CKD is associated with anemia, altered coagulation, metabolic acidosis, delayed gastric emptying, volume overload, and hyperkalemia.[8] Therefore, the safe conduct of anesthesia is mandatory for these patients. Pre-operative evaluation of the patient with CKD should focus on the comorbidities associated with kidney disease and on the signs and symptoms of uremia, fluid overload, and inadequate dialysis. Laboratory studies should include serum creatinine, electrolytes, Hb, platelet count, coagulation profile, and acid-base status.

Anemia is common in patients with CKD, so curing of anemia is important because this is a cause of left ventricular hypertrophy, heart failure, and angina. Curing of anemia also helps to improve the platelet dysfunction associated with CKD. In our study, CKD parturients were anemic and two patients required packed cell volume transfusion during dialysis. On the day of surgery morning, S. K and an ECG were obtained to screen for changes caused by electrolyte abnormalities especially hyperkalemia.[9] Electrolytes should not be measured immediately after dialysis due to incomplete equilibration between plasma and intracellular fluids. We observed normal serum potassium in all patients. Another feature of CKD is platelet dysfunction which is not related to a low platelet count. Patients who are receiving adequate dialysis are less likely to have significant platelet dysfunction and their risk of bleeding is less.[5] Platelet counts were normal in all our patients and none of them required platelet-rich plasma. Dialysis-dependent patient should receive dialysis before the operation to achieve a volume status as close to normovolemic as possible and to allow the patient to tolerate fluid loads required during surgery and also to obtain normal electrolyte concentration. Two of our patients received pre-operative dialysis.

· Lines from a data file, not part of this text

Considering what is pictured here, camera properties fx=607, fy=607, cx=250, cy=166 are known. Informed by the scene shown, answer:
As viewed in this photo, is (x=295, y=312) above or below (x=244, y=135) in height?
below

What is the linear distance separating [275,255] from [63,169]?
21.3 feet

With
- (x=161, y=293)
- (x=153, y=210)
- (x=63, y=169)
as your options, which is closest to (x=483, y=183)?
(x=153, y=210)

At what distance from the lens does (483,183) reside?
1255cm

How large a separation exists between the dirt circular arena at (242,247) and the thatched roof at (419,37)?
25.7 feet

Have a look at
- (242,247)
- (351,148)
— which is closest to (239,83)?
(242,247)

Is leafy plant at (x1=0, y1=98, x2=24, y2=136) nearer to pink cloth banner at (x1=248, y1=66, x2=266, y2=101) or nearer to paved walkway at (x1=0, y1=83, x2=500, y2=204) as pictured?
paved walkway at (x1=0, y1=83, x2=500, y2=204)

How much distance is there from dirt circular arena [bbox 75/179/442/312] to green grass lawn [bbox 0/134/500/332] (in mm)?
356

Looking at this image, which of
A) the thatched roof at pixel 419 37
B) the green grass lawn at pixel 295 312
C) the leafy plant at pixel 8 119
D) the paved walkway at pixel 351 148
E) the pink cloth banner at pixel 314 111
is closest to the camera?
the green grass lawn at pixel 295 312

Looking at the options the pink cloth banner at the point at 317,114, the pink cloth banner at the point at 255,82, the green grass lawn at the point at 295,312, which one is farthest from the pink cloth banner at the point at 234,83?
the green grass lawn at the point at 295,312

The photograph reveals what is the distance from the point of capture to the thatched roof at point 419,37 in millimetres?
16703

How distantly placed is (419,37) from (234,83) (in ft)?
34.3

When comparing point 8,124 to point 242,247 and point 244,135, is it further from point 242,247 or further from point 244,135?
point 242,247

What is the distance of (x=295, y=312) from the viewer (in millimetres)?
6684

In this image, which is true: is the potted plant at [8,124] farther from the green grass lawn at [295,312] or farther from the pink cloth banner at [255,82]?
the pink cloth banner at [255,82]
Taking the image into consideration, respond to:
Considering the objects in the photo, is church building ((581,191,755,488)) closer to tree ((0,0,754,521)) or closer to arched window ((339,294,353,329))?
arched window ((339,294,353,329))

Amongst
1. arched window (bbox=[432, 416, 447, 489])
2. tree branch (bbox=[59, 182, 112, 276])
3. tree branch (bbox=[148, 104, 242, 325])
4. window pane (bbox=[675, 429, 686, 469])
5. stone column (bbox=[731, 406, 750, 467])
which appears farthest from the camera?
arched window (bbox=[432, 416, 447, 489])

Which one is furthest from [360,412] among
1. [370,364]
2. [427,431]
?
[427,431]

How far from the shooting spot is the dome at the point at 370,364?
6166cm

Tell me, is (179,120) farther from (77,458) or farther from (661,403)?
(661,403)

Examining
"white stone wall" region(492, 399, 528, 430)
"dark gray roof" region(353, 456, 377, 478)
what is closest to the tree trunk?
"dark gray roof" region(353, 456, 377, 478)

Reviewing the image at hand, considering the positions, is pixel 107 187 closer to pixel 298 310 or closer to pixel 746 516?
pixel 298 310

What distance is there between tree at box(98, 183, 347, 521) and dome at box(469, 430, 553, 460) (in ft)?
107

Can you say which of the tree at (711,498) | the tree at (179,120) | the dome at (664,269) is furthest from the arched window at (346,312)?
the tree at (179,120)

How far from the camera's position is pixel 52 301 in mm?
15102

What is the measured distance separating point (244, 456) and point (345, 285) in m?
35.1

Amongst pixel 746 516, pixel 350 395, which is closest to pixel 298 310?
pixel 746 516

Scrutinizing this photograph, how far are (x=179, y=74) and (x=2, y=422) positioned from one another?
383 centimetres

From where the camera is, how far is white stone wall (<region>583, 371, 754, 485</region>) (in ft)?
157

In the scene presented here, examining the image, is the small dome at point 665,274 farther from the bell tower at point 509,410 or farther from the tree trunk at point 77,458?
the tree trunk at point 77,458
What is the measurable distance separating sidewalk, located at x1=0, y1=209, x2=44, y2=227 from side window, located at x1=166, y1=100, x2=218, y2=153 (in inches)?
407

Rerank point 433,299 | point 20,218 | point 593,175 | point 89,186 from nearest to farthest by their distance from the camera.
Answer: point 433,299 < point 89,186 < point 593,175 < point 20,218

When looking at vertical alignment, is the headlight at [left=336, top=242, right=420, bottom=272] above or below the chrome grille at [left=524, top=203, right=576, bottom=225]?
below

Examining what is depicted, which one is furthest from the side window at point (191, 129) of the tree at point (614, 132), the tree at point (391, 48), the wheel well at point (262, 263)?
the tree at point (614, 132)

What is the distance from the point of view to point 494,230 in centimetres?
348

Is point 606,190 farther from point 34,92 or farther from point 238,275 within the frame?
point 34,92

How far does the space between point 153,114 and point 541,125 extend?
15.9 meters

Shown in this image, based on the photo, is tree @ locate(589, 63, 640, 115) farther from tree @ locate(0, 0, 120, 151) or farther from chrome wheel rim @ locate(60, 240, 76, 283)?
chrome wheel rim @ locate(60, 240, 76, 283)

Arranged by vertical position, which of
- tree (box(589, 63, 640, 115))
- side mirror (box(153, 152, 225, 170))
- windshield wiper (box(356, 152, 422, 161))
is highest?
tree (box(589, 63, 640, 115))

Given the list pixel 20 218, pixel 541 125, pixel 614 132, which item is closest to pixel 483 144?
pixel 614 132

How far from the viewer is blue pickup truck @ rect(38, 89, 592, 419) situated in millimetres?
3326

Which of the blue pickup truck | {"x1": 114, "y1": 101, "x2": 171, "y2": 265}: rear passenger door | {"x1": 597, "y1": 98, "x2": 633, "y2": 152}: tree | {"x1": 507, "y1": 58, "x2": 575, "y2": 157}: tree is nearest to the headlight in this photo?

The dosage of local anesthetic agents which are used for spinal anesthesia has been reported to exert no influence upon the baby.[5] In contrast to spinal anesthesia, epidural anesthesia requires large amounts of local anesthetic and the Intrauterine growth retardation fetus and neonate may be affected adversely by placental transfer of these drugs.[7] However, 50-60% of cases of spinal anesthesia experience hypotension followed by decreased uterine blood flow. In our study, we observed stable hemodynamics. For post-operative analgesia, fentanyl, sufentanil, and morphine can be added with local anesthetic in spinal anesthesia but we have avoided these opioids because our patients had IUGR babies.

The limitations of our study are: Our sample size is very small; and as it is a retrospective study, we need large number of patients. But unfortunately, few patients reach till full term of pregnancy. Based on our results, we consider that spinal anesthesia is safe to the patients with CKD if there is no platelet dysfunction or coagulation abnormalities.[1011]

Conclusion

This study showed that parturients with CKD with normal coagulation profile remained hemodynamically stable under spinal anesthesia with minimal side effects. However, a large number of studies are required to determine the safety of spinal anesthesia in this setting.